Berdasarkan jajak pendapat Februari, pendekatan pemerintah ini menuai kritik dari para tokoh oposisi, sedangkan mayoritas penduduk menilai langkah tersebut tidak cukup untuk mengatasi masalah biaya hidup mereka.
Meski PAP tidak pernah nyaris kehilangan suara mayoritas di parlemen—apalagi dalam Pemilu—partai-partai oposisi telah bekerja keras selama berminggu-minggu untuk meraih kemenangan.
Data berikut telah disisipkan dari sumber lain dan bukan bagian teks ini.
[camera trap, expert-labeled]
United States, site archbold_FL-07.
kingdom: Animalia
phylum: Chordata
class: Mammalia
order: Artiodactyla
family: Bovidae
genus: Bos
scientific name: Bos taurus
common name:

Mereka akan menguji kepercayaan pemilih pada Wong setelah PAP mencetak hasil Pemilu terburuknya pada 2020, memenangkan 89% kursi parlemen di tengah pandemi. PAP memperoleh sekitar 61% suara populer saat itu.
"Pemilu kali ini tidak hanya akan menjadi referendum bagi kepemimpinan Wong, tetapi juga bagi tim kepemimpinan generasi keempat yang ia pimpin," ujar Nydia Ngiow, direktur pelaksana di konsultan bisnis strategis BowerGroupAsia. "Bagi PAP, mempertahankan mayoritas dua pertiganya [suara] sangat penting."
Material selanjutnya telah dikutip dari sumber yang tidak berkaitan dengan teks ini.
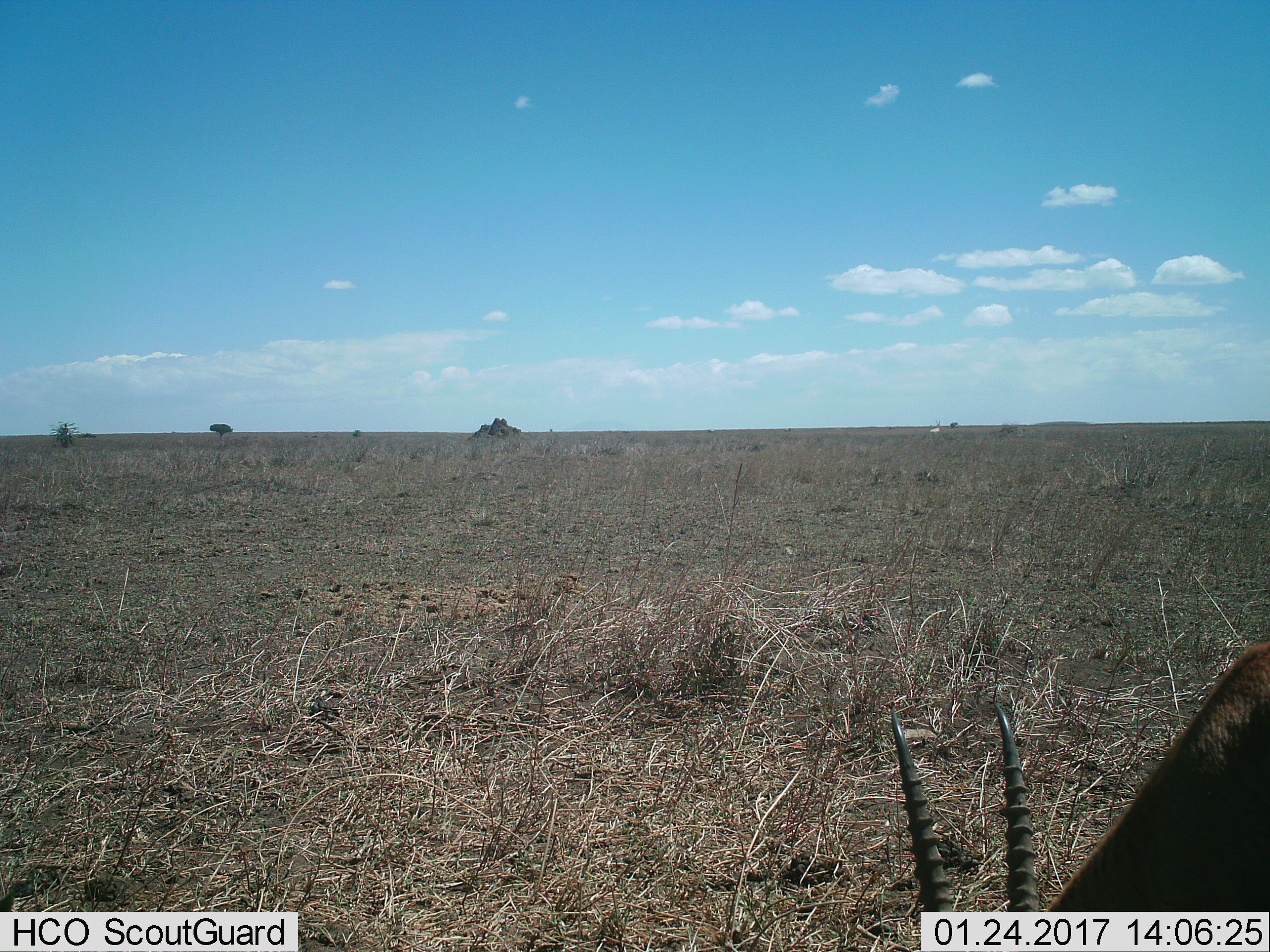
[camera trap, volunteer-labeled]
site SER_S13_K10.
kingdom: Animalia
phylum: Chordata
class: Mammalia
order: Artiodactyla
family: Bovidae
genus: Eudorcas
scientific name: Eudorcas thomsonii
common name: thomson's gazelle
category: gazellethomsons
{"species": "gazellethomsons (thomson's gazelle) (Eudorcas thomsonii)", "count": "1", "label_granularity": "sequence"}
Apakah oposisi bisa, dan sejauh mana memanfaatkannya, masih belum jelas di negara di mana jajak pendapat dilarang setelah Pemilu diumumkan. Kedua belah pihak meremehkan peluang mereka, seperti yang terjadi pada siklus-siklus sebelumnya. Wong mengatakan tahun lalu bahwa tidak ada jaminan partainya bisa membentuk pemerintahan yang stabil.
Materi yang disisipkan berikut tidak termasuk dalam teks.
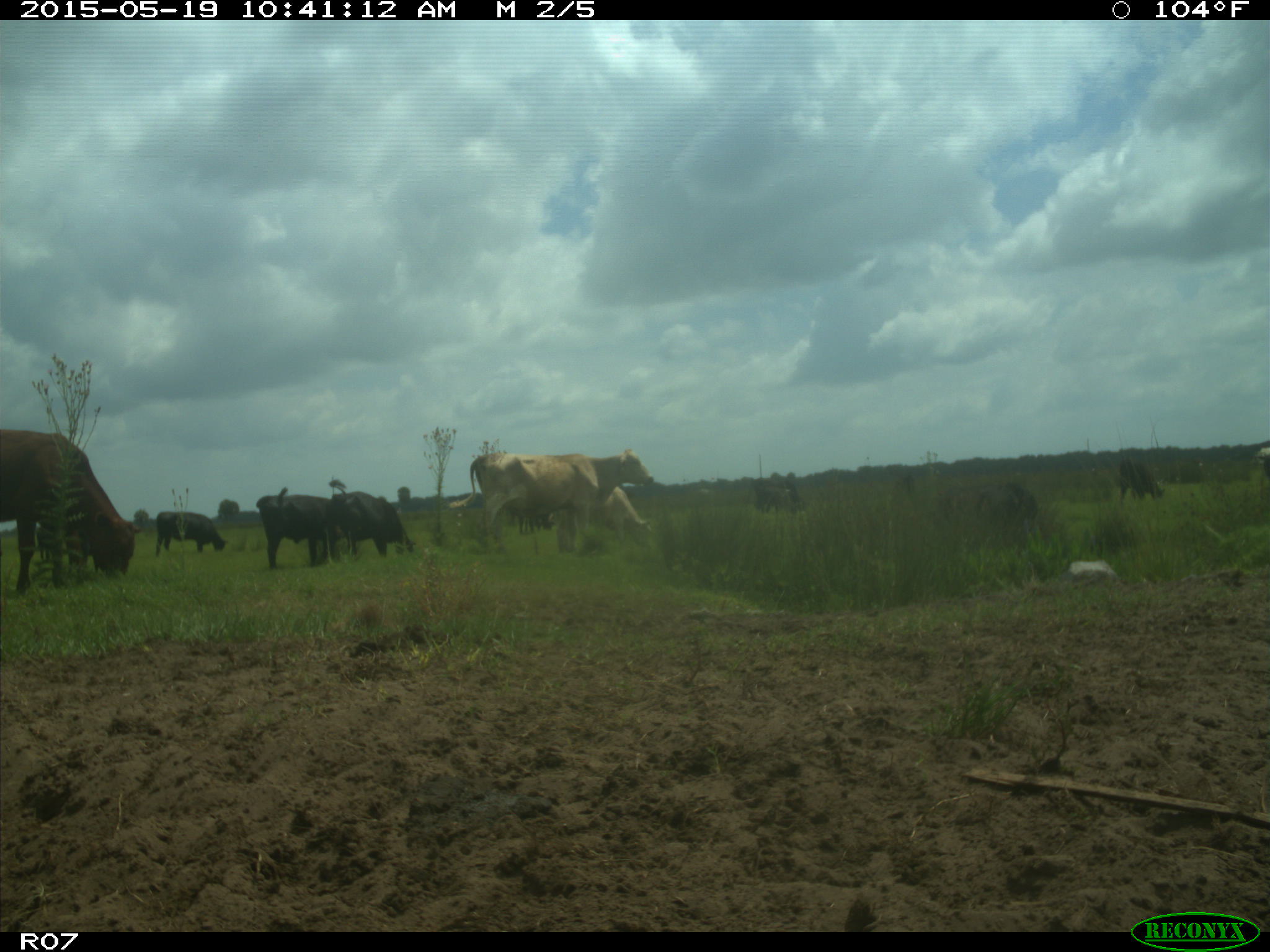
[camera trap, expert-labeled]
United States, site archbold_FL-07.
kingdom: Animalia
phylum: Chordata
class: Mammalia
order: Artiodactyla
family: Bovidae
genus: Bos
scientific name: Bos taurus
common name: domestic cow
Pritam Singh, pemimpin oposisi di parlemen, telah memperingatkan bahwa Partai Buruh yang dipimpinnya menghadapi "risiko nyata akan musnah." Ia mengatakan setidaknya sepertiga dari parlemen harus terdiri dari anggota oposisi.
"Tidak ada yang salah dengan menawarkan pandangan alternatif," kata Singh dalam pernyataannya setelah pengumuman Pemilu. "Pandangan dari Partai Buruh didasarkan pada keinginan untuk mencapai hasil yang lebih baik bagi Singapura dan warga Singapura."
Apa pun masalahnya, realitas ekonomi akan menjadi fokus utama dalam Pemilu, di mana Singapura sudah memperkirakan pertumbuhan lebih lambat di tengah ketidakpastian perdagangan global. Kementerian Perdagangan dan Industri bulan ini menurunkan proyeksi pertumbuhan negara ini tahun 2025 menjadi 0-2% dari perkiraan 1%-3% pada Februari. Angka ini turun dari ekspansi 4,4% pada 2024.
Dampak PDB
Wong memperingatkan para anggota parlemen pada 8 April bahwa proyeksi tersebut mungkin akan dipangkas adanya mengingat tarif yang diberlakukan pemerintahan Trump dan dampaknya terhadap perdagangan global.
"Singapura mungkin atau mungkin tidak akan mengalami resesi tahun ini," kata Wong. "Saya yakin pertumbuhan ekonomi kita akan terdampak secara signifikan."
Hal ini ditegaskan kembali oleh mantan Perdana Menteri Lee, yang bulan ini mengatakan perang dagang baru "akan memengaruhi ekonomi kita, akan memengaruhi kawasan kita, dan akan memengaruhi masa depan kita. Ini bukanlah berita baik."
Tan Cheng Bock, ketua partai oposisi Partai Kemajuan Singapura, mengatakan bahwa pemerintah berusaha menakut-nakuti para pemilih menjelang Pemilu digelar.
Kebijakan Sosial
Di dalam negeri, Wong berupaya menopang perekonomian dengan berbagai kebijakan sosial baru, termasuk untuk pertama kalinya, tunjangan pengangguran. Strategi ini merupakan bagian dari visi Singapura yang disebut oleh alumnus Harvard ini sebagai cara menyegarkan kembali kebijakan sosial negara pulau tersebut.
Pendekatannya memicu kritik keras dari pihak oposisi, yang menuduh pemerintah "memacu inflasi."
"Sayangnya, paket bantuan yang diberikan pemerintah sekarang sudah biasa dan orang-orang tetap mengharapkannya," kata mantan anggota parlemen dari partai yang berkuasa, Inderjit Singh, sebelum parlemen dibubarkan. "Saya pikir paket bantuan ini tidak akan berdampak besar untuk memenangkan kembali banyak suara."
Ngiow dari BowerGroupAsia mengutarakan, karena PAP dan oposisi menghadapi kontroversi politik dalam beberapa tahun terakhir, termasuk hukuman korupsi pada 2024 yang memenjarakan seorang menteri, pertanyaannya adalah seberapa banyak hal itu masih membekas di benak para pemilih.
"Meski lingkungan ini dapat membuka jalan bagi kemenangan oposisi, banyak hal bergantung pada apakah partai-partai oposisi bisa menawarkan solusi biaya hidup jangka panjang yang kredibel," ujarnya.